What needs to be done =
Continue the piece on Canadian foods that baffle tourists from its final sentence.

— begin Passage given —

From bizarre flavor combinations to proudly provincial delicacies, these Canadian foods can absolutely baffle tourists.
Ketchup chips

Tourists can’t believe Canadians actually eat bags of fluorescent red potato chips flavored with tomato, vinegar, and sugar. Everyone else dips their fries in ketchup, but Canadians love to have it sprinkled straight onto their chips.
It stains your fingers pink, but it’s pure heaven for Canadians.
Poutine

Canada’s number one comfort food is something tourists either love at first bite or can’t understand why people enjoy it at all. Poutine is simply French fries topped with fresh cheese curds and hot brown gravy.
Tourists sometimes find the squeaky texture of the cheese or the idea of soggy fries unappealing. To Canadians, it doesn’t get better than poutine.
Nanaimo bars

This no-bake dessert square is from Nanaimo, British Columbia. It consists of a chocolate wafer and coconut base, a thick middle layer of custard-flavored butter icing, and is topped with chocolate ganache.

— end Passage given —
— begin Listed records —

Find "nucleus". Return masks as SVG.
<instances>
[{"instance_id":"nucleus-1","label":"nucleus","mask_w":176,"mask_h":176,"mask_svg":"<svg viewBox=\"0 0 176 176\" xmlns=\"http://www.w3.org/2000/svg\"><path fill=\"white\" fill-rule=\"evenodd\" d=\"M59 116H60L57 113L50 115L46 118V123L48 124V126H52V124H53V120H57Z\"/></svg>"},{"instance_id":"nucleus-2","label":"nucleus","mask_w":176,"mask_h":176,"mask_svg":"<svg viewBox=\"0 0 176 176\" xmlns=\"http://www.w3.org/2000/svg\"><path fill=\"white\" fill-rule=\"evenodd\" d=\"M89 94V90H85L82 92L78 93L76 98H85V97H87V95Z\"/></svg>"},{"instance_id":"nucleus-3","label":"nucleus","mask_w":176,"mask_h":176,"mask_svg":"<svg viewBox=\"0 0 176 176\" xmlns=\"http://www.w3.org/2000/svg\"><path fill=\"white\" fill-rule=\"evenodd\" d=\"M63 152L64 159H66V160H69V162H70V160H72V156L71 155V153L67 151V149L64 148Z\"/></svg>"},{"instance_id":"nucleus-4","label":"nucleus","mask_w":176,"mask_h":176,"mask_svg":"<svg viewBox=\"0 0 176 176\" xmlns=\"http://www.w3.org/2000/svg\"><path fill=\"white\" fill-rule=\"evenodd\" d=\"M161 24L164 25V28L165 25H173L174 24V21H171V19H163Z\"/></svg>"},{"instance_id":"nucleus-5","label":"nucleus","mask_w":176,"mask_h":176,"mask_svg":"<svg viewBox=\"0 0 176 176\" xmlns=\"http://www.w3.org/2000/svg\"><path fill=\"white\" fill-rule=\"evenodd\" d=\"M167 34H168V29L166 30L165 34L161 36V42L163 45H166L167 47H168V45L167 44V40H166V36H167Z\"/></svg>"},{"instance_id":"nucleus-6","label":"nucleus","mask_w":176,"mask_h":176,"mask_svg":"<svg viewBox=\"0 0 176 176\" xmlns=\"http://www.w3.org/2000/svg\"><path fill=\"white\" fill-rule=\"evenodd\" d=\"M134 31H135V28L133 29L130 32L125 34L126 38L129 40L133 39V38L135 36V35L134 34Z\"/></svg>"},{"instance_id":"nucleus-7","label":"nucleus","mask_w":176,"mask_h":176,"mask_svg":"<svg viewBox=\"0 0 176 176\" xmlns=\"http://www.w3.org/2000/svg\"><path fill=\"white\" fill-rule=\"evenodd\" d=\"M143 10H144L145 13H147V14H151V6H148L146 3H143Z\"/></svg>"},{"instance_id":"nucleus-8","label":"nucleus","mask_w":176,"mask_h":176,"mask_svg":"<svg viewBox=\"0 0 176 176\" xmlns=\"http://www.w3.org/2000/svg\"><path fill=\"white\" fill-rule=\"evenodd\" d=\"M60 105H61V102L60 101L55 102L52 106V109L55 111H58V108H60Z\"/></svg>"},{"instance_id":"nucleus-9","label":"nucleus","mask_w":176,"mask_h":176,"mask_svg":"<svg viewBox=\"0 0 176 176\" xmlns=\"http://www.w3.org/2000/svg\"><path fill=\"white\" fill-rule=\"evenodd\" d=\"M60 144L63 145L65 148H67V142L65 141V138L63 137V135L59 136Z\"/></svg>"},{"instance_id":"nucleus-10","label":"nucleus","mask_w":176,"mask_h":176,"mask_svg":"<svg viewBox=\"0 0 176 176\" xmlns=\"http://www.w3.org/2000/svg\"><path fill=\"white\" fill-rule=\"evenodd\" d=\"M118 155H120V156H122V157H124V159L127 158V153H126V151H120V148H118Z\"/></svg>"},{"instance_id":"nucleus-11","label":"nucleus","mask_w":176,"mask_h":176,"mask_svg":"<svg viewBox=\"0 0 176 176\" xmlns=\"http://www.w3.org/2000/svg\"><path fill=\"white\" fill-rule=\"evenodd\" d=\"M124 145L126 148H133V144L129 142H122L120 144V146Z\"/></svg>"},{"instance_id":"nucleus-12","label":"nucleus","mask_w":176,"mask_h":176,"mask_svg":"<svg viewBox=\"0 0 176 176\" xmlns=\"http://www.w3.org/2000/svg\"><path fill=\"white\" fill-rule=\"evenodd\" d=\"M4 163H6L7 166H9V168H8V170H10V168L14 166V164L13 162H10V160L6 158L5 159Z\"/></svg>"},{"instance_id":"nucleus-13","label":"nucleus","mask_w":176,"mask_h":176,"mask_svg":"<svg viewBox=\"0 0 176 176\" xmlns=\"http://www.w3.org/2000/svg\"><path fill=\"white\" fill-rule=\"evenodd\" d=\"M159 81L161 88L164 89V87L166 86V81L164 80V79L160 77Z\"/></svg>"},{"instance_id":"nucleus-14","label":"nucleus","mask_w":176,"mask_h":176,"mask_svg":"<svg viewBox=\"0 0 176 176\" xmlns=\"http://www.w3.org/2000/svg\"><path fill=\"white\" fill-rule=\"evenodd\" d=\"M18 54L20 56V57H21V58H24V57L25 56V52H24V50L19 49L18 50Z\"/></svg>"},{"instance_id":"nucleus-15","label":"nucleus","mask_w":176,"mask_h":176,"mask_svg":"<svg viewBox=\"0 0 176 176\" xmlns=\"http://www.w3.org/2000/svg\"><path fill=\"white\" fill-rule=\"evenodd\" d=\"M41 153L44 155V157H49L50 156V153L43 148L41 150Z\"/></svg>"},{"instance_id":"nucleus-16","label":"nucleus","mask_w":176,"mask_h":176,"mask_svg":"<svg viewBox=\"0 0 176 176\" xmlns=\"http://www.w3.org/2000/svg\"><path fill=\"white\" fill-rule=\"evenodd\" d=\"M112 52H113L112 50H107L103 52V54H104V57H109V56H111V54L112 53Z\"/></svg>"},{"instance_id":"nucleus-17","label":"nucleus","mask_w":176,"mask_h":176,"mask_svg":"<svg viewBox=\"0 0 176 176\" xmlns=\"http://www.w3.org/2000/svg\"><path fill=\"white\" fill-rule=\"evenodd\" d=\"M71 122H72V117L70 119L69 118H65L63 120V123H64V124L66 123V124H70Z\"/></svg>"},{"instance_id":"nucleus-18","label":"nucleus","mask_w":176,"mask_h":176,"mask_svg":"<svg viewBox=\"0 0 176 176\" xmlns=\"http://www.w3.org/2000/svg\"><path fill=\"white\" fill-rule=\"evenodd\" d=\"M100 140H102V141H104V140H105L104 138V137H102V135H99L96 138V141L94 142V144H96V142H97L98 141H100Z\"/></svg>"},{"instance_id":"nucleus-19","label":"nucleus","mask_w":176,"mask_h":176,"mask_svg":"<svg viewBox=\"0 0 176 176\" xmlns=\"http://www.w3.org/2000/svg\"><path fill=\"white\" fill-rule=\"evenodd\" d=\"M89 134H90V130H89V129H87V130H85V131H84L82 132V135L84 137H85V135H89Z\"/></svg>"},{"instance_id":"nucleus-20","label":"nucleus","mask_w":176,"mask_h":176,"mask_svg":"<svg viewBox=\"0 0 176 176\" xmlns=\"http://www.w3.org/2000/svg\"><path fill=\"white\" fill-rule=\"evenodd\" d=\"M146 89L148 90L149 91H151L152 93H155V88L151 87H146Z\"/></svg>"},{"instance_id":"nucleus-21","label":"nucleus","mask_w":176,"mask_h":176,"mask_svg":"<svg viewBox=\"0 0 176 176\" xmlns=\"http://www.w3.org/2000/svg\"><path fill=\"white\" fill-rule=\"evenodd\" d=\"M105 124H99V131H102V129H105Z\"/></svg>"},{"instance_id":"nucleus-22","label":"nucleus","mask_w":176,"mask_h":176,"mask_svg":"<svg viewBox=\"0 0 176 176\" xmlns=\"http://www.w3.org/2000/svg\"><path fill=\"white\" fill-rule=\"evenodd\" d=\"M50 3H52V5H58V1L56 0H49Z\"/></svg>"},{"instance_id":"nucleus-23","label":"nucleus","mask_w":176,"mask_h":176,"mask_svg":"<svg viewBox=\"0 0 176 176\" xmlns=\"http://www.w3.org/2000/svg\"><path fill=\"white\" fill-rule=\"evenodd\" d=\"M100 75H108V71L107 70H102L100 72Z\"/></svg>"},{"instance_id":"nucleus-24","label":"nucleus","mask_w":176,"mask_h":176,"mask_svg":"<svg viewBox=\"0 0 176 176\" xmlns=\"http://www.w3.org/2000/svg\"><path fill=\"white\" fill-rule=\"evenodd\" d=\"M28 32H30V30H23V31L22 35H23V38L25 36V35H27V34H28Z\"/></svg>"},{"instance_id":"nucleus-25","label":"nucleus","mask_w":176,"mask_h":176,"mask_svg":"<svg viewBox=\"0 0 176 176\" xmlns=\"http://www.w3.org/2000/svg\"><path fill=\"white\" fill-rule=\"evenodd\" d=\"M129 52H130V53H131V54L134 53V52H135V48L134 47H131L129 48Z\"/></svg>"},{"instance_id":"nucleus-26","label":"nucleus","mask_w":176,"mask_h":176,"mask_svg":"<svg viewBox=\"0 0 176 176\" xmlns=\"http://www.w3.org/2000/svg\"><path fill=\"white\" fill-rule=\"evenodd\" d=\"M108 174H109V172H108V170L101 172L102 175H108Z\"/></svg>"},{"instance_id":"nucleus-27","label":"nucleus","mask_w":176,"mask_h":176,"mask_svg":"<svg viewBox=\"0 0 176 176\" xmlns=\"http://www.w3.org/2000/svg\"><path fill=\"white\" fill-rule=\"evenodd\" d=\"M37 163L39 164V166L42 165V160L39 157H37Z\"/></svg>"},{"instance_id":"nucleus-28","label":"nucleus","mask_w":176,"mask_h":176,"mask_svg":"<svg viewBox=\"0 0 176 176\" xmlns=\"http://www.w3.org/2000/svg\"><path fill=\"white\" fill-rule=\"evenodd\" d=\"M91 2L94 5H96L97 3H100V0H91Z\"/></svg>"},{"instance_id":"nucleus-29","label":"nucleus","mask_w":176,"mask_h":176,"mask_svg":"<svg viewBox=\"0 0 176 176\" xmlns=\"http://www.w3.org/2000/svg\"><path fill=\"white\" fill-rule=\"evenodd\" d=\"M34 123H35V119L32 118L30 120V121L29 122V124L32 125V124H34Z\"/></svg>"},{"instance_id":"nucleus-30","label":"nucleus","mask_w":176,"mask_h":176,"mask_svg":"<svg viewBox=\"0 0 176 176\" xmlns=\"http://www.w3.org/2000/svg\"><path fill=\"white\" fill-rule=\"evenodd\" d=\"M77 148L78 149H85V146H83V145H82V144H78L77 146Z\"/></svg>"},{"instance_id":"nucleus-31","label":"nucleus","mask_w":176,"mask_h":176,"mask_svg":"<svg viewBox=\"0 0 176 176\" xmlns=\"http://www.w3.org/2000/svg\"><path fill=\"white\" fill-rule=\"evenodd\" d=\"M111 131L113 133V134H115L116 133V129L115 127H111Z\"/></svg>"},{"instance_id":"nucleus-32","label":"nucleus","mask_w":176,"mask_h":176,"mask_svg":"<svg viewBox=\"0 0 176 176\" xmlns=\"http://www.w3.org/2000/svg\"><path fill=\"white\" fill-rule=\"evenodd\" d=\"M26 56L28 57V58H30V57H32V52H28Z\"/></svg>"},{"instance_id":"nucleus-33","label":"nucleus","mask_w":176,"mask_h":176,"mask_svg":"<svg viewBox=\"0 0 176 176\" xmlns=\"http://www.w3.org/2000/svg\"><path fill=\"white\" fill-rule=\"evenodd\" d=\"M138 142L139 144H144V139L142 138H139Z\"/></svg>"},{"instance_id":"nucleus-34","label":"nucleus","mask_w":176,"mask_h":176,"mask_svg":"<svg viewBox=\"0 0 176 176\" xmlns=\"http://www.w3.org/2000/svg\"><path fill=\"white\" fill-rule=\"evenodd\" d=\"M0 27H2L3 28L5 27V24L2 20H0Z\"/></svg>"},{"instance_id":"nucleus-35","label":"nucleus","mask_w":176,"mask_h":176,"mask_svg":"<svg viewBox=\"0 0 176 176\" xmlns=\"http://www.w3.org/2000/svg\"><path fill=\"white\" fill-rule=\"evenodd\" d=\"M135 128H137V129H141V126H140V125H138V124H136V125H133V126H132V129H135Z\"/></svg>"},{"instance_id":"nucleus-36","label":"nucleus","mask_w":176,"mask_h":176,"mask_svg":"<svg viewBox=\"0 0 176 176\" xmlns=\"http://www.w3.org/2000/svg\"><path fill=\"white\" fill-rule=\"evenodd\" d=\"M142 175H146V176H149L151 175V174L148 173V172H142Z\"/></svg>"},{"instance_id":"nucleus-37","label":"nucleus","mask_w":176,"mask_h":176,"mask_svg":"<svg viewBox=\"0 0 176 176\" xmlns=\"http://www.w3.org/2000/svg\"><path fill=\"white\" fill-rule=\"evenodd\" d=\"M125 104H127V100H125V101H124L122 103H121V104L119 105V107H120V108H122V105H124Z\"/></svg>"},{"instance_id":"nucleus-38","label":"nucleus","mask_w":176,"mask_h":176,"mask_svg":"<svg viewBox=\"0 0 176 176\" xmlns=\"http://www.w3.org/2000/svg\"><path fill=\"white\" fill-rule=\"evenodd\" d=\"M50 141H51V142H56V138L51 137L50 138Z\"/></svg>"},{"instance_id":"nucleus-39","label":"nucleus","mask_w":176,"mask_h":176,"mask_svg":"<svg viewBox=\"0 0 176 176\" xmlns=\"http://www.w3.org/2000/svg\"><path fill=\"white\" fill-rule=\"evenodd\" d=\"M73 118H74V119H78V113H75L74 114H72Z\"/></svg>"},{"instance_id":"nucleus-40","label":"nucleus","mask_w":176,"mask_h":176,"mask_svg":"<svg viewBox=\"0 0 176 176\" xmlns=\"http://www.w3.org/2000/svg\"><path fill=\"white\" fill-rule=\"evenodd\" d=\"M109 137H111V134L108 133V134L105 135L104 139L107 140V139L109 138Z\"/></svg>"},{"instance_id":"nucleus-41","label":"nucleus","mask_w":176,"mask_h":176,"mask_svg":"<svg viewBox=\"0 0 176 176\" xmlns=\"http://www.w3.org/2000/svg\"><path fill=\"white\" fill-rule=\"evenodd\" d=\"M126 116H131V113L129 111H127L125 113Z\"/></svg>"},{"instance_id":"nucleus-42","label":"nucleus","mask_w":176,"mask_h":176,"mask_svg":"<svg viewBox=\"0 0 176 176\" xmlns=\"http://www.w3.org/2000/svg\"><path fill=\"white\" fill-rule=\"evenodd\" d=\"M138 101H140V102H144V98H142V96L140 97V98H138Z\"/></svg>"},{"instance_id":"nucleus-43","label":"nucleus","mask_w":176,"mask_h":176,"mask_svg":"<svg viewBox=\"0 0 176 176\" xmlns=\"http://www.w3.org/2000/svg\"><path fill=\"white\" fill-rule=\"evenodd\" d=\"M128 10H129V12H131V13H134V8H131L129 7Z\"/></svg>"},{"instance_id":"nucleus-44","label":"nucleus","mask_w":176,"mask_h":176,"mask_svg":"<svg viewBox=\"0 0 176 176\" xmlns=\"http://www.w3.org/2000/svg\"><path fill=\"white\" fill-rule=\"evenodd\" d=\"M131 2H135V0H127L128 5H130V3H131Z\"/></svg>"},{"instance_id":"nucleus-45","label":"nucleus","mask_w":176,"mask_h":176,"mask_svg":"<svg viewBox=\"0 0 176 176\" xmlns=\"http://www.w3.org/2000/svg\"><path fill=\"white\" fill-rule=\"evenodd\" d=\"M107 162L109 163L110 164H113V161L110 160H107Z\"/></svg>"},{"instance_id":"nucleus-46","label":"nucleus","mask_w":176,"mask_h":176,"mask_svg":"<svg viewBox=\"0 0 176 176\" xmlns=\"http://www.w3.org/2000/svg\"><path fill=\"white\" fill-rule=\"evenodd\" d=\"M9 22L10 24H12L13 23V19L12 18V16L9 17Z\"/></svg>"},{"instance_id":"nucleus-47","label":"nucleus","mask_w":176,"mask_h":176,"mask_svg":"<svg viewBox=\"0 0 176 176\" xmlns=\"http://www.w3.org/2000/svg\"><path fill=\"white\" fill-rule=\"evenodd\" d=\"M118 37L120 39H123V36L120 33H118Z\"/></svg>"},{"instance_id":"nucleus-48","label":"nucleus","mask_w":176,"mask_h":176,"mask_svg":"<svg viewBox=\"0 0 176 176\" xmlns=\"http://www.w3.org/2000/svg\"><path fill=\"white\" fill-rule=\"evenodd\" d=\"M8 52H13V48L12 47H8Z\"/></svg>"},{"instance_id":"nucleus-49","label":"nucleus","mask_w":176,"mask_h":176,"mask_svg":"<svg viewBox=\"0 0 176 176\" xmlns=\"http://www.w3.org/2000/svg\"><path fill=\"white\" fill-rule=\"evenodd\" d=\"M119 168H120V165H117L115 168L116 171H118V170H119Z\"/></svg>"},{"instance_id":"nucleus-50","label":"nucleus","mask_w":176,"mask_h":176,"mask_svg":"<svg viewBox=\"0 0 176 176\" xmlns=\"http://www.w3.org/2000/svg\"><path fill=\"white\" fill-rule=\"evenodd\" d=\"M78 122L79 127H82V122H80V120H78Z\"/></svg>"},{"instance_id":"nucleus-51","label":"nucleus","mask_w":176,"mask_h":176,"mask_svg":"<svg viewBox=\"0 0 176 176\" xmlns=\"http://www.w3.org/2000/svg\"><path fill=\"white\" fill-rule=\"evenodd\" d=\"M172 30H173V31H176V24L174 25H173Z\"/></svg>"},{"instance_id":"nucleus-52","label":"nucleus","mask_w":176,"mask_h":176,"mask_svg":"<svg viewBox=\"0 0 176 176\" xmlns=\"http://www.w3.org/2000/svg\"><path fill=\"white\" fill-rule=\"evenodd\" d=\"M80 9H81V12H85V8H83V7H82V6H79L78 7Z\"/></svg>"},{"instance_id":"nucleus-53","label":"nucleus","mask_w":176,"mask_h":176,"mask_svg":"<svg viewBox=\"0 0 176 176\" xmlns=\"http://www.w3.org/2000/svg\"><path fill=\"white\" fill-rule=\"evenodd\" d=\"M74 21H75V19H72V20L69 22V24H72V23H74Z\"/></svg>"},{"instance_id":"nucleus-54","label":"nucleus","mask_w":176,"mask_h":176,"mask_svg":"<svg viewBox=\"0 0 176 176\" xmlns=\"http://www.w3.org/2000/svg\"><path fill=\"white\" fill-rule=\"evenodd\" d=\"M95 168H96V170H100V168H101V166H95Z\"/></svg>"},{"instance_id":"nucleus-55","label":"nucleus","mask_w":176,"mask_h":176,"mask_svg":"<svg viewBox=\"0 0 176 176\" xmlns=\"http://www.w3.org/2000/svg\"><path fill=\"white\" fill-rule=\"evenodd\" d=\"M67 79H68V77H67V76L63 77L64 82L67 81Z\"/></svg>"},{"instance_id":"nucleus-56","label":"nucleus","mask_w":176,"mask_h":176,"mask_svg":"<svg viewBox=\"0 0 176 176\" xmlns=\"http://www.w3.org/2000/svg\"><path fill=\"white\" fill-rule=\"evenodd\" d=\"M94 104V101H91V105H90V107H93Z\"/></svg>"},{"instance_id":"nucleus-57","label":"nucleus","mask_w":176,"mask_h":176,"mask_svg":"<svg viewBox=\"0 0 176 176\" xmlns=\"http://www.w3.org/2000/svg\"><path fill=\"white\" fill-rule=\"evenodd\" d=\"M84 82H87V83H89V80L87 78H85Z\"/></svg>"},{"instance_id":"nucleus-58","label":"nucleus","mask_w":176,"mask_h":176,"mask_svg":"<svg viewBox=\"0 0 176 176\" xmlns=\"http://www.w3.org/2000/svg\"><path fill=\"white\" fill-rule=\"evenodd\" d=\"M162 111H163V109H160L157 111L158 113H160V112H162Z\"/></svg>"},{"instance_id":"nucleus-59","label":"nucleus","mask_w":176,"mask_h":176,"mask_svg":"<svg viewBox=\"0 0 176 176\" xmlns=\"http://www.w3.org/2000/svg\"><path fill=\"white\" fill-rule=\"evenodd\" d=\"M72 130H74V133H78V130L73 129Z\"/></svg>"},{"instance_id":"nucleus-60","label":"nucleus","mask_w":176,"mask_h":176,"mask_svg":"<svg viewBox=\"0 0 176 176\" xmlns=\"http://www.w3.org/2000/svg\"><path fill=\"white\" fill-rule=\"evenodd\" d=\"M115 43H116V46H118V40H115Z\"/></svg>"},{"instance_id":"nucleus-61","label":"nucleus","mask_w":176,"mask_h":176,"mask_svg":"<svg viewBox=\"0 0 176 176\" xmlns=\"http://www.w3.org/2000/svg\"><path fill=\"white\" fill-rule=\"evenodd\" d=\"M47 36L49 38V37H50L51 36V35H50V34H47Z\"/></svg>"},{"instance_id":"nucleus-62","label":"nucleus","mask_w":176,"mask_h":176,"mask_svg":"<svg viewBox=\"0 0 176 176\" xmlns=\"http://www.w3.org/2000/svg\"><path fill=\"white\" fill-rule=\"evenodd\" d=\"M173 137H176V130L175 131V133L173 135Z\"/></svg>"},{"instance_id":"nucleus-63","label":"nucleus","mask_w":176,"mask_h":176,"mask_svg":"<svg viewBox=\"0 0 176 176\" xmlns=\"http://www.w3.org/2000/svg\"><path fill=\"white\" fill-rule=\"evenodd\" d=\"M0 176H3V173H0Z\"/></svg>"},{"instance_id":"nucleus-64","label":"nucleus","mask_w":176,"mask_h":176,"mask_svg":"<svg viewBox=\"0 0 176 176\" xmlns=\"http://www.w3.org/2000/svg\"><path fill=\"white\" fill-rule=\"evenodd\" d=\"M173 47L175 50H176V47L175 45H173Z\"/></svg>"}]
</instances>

— end Listed records —
— begin Listed records —

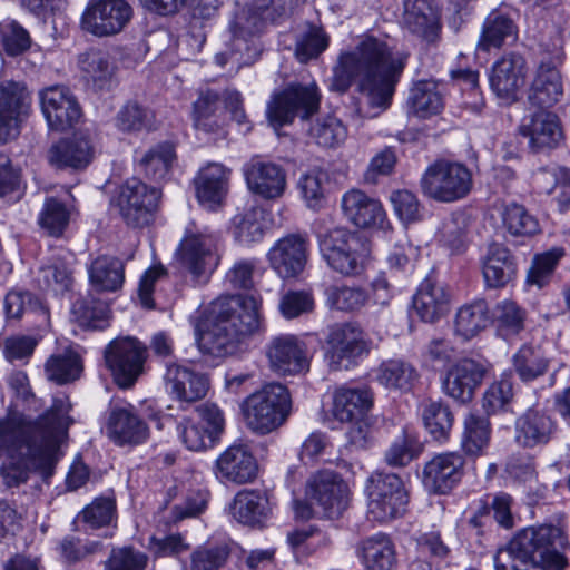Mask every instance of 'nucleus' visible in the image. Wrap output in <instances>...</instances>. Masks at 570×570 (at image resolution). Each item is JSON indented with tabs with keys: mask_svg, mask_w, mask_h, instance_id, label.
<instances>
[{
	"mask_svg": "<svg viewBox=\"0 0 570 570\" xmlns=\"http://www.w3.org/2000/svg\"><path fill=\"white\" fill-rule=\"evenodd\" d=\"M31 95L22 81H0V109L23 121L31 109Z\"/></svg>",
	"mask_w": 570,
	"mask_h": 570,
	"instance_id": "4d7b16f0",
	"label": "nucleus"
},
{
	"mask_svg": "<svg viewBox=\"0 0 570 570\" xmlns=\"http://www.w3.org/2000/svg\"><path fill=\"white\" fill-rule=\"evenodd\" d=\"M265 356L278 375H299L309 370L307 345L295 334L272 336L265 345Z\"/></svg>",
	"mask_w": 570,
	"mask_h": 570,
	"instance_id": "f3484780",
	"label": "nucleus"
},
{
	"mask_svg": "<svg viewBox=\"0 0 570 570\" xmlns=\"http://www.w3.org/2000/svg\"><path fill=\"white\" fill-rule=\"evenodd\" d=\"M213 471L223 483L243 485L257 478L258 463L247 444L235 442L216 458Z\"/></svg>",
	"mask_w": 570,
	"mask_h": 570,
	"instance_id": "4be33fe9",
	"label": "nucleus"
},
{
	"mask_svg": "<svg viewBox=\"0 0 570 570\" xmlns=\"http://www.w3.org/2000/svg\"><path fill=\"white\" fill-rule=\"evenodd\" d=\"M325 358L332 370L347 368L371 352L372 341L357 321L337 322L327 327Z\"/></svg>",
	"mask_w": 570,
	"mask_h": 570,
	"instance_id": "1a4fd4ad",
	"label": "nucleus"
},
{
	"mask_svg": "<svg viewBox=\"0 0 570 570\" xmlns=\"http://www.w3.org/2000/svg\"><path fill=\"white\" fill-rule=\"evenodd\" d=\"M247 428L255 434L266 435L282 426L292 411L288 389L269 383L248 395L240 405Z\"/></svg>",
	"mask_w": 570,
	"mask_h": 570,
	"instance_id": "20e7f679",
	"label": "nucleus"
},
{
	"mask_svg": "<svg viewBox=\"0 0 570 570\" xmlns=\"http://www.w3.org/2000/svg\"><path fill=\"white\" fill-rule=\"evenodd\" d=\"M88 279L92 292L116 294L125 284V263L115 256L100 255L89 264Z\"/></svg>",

— end Listed records —

Final answer =
These bars are extremely sweet. In fact, it is so sweet that most tourists can only eat one mini bite before they feel like bursting with sugar.
BeaverTails

No actual tails from beavers are used to make this delicious treat. It is a fried dough pastry that workers stretch by hand until it resembles a flattened beaver tail.
Toppings range from cinnamon and sugar to chocolate and fruits. Tourists don’t understand why people would line up out the door in below-zero temperatures for fried dough, but they are sure to change their minds after one cozy bite.
Donair

Donair may be close to a gyro, but the East Coast variation is entirely its own creature. It is made with spicy ground beef and shaved with an extremely sweet sauce made from condensed milk, sugar, garlic, and vinegar.
Tourists question how milk sauce can even go on meat, but if you’re from Halifax, it’s the only way to end a night out.
Coffee Crisp

This is a popular chocolate bar with layers of vanilla wafer and coffee-flavoured foam, smothered in milk chocolate.
This Canadian chocolate bar isn’t sold very much in the U.S or Europe, so visitors simply don’t understand the hype until they take their first bite. The texture is so light and crunchy, it is an instant Canadian candy aisle legend.
Butter tarts

Canada’s signature pastry is filled with a mixture of butter, sugar, and egg, poured inside a flaky tart shell.
Tourists just don’t understand why there is a debate about whether butter tarts should have raisins or pecans, or if they should just be plain.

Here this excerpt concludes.